Fig. 1. De novo microtissue growth rate increased with cytoskeletal tension.

(A) Schematic of the microfabrication process used to produce thick 3D PDMS substrates with controlled macroscopic geometry. Detailed illustrations of the fabrication process are shown in fig. S5. (B) Illustration of 3D tissue growing in the corners of rectangular substrate pores. (C and D) Illustration of surface and interior regions and tissue dimensions. (E) Maximum intensity projection of the resulting 3D tissue containing cells (blue) and ECM (red, FN; green, Col-I; blue, nuclei). The tissue is rich in both FN and Col-I fibers. (F to H) Single slices through tissues (green, actin; blue, nuclei) at the indicated depth in xy and xz directions, under normal conditions (left) and under conditions of inhibited (middle) and elevated (right) cytoskeletal tension in the presence of 10 μM blebbistatin or TGF-β1 (1 ng/ml), respectively. The individual channels and an animated z fly-through are shown in fig.

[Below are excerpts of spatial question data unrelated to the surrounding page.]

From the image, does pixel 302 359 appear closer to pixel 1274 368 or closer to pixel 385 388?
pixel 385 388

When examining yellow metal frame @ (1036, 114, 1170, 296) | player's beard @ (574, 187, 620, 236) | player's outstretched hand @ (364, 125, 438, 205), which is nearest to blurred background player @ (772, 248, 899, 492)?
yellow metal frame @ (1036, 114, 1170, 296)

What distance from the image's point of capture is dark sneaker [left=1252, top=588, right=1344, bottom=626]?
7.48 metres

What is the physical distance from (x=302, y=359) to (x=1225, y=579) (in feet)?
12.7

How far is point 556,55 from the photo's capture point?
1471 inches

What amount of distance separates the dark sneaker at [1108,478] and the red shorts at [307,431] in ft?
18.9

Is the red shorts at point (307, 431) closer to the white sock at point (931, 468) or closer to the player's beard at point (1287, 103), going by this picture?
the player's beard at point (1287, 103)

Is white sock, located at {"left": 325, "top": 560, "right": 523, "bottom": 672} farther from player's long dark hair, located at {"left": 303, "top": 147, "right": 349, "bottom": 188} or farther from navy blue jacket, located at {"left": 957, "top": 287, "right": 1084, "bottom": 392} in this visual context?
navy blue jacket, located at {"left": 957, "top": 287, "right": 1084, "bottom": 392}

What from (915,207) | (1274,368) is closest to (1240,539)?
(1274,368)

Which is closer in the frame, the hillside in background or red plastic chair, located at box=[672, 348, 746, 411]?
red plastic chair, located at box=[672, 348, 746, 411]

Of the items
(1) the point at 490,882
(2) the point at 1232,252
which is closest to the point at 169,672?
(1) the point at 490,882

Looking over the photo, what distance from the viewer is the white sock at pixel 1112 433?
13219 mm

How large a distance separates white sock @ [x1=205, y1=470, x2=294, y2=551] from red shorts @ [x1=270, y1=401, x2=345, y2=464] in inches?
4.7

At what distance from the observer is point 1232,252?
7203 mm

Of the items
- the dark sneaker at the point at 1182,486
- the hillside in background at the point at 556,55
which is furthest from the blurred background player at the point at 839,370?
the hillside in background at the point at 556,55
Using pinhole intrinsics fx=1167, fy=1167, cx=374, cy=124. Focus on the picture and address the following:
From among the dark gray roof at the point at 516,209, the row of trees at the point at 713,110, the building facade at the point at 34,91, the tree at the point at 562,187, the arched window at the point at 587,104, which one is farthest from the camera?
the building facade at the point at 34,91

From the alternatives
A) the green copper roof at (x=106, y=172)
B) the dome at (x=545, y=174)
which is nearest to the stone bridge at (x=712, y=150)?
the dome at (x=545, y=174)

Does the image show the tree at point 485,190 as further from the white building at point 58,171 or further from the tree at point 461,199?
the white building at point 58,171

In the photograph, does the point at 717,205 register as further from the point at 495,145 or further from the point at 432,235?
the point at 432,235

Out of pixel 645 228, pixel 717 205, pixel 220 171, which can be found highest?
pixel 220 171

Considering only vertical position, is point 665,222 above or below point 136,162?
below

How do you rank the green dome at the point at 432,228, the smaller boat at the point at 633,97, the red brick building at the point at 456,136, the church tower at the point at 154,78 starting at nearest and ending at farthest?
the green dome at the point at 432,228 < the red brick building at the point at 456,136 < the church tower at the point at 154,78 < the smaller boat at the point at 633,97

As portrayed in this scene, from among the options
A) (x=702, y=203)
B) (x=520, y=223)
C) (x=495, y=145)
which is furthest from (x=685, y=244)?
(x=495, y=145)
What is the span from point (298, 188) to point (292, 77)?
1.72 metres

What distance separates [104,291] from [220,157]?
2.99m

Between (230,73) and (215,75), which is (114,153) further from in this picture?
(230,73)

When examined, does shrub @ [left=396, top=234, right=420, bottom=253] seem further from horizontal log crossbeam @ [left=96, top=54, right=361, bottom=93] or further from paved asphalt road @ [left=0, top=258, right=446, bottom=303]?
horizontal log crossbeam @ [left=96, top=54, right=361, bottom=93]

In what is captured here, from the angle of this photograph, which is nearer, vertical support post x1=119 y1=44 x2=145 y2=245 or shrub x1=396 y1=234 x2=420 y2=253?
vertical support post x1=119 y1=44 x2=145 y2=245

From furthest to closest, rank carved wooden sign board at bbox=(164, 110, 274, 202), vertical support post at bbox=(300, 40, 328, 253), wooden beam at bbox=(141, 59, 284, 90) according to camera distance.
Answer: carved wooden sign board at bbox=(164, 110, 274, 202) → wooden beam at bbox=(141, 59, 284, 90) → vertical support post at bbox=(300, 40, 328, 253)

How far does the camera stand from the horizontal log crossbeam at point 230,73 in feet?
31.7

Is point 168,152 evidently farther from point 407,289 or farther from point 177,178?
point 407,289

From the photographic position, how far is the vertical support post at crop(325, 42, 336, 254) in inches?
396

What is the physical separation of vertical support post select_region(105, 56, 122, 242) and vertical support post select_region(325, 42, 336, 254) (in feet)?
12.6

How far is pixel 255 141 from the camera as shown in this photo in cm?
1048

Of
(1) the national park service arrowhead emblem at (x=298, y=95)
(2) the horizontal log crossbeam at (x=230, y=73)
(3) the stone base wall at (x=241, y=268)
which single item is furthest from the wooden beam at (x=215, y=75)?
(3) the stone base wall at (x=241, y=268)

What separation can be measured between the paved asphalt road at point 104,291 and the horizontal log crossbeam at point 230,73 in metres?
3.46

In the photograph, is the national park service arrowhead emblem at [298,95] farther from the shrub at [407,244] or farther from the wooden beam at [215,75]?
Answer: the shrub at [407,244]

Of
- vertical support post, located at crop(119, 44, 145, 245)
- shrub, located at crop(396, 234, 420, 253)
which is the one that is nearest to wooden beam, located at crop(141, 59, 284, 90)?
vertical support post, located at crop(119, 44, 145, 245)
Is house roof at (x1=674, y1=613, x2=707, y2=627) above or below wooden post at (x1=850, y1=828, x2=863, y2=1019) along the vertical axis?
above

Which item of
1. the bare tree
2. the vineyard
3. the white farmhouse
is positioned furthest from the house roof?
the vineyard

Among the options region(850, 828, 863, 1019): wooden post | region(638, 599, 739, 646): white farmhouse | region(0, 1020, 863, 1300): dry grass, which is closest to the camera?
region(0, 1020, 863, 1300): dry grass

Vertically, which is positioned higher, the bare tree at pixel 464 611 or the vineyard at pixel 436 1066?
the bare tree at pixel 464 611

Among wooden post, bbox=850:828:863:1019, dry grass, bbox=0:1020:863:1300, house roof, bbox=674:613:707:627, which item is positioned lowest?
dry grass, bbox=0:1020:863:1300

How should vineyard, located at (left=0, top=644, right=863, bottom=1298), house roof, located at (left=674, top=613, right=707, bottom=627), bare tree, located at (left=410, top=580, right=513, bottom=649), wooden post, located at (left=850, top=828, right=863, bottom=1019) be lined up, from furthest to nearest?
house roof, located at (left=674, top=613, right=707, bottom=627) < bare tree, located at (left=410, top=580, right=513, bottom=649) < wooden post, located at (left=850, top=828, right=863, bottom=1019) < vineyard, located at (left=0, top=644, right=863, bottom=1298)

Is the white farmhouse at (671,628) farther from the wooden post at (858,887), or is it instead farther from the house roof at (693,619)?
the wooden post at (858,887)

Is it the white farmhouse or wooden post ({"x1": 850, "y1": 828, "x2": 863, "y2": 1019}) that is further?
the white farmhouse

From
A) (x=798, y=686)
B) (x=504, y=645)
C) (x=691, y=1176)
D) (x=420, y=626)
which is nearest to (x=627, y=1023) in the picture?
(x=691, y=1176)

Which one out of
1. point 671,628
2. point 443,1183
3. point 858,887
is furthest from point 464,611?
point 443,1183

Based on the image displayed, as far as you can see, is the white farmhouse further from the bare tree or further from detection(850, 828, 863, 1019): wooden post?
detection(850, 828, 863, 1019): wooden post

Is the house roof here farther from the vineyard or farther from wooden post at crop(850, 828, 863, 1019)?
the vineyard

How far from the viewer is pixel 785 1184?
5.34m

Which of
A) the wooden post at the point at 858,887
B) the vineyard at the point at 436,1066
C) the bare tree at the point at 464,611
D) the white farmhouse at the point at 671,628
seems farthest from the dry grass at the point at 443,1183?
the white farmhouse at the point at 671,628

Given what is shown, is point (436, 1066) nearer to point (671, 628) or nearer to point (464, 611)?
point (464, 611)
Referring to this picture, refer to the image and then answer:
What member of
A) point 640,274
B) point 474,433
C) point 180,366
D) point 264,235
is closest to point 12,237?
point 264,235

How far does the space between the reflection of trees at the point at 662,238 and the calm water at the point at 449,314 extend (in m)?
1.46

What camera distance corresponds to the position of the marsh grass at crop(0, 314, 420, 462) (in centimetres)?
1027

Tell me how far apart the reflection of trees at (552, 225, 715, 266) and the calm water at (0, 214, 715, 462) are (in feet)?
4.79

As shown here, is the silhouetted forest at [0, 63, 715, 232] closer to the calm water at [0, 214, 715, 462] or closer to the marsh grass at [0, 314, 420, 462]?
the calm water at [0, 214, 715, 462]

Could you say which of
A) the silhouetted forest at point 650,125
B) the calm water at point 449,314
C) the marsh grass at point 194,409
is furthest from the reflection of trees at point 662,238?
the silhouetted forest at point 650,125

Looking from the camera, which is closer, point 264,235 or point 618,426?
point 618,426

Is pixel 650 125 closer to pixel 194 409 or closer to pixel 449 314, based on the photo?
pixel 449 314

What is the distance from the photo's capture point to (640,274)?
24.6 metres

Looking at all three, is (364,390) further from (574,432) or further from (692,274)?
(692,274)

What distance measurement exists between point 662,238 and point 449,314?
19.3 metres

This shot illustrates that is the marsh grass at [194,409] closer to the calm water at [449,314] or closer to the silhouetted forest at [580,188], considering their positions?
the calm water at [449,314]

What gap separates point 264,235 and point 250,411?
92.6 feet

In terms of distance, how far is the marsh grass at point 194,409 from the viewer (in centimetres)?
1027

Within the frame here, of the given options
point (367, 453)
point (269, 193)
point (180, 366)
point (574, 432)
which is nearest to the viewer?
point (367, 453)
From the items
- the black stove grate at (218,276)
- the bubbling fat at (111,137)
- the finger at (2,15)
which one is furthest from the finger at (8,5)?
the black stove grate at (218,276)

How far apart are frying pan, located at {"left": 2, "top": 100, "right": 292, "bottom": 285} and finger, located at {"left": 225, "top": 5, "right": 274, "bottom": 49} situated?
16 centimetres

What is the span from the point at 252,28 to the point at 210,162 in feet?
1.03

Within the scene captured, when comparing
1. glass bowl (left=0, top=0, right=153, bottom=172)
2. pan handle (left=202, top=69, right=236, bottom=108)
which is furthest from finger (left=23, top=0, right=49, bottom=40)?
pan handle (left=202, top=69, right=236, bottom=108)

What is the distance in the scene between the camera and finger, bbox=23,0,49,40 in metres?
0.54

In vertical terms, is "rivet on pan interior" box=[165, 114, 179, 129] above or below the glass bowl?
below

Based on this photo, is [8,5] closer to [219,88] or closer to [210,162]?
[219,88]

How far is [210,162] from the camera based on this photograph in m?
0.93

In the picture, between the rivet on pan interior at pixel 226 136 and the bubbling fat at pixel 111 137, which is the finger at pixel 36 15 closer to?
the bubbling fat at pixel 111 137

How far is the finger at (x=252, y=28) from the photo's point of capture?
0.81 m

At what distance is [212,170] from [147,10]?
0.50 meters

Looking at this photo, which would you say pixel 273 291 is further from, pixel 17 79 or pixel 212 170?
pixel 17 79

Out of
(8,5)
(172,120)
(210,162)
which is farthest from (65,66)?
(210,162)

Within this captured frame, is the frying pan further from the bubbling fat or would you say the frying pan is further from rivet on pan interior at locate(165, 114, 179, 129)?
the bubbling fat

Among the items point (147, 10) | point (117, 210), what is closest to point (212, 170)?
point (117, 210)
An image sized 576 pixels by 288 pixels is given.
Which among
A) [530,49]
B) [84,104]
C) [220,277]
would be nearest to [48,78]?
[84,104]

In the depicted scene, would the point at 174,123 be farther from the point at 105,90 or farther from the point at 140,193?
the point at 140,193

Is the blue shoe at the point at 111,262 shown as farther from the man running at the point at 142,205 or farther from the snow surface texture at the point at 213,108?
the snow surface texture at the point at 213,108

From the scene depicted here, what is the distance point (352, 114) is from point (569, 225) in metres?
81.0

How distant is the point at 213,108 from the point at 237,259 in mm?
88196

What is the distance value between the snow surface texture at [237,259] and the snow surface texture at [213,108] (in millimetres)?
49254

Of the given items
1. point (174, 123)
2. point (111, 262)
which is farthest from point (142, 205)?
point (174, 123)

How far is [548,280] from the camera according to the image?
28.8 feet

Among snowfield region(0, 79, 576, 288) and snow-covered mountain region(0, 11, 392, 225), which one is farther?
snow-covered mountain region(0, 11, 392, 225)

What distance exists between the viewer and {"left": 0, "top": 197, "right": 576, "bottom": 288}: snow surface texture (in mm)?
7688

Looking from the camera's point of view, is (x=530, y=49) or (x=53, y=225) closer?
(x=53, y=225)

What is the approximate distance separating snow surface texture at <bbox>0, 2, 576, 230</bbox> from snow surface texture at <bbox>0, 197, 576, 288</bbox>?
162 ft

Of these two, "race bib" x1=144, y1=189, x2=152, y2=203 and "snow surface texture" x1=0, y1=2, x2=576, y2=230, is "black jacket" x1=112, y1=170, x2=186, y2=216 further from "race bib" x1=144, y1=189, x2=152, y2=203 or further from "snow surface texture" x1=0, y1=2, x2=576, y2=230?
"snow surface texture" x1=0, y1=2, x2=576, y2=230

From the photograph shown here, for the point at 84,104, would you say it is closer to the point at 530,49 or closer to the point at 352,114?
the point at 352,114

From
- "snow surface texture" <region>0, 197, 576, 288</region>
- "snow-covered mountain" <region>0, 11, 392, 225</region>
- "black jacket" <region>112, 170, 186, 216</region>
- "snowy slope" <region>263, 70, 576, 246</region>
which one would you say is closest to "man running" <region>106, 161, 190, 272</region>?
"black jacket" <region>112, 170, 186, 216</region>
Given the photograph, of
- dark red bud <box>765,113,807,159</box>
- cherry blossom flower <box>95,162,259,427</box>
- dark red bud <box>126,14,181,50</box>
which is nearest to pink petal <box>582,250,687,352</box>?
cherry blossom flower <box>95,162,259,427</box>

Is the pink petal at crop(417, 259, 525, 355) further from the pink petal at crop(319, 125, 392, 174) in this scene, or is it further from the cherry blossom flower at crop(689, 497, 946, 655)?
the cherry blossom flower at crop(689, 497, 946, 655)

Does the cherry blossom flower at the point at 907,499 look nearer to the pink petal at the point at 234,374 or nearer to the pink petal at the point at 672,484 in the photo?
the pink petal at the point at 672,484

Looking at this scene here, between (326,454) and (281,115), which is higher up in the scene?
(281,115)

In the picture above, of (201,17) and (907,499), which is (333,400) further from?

S1 and movie S1, respectively. (I) Quantification of tissue radius (distance between the scaffold corner and the growth front at 40 μm of z depth) after 19 days of growth under normal conditions and in the presence of 10 μM blebbistatin or TGF-β1 (1 ng/ml), respectively. Increased cytoskeletal tension results in increased tissue volume. Scale bars, 50 μm. Data points indicate the tissue radius for individual tissues.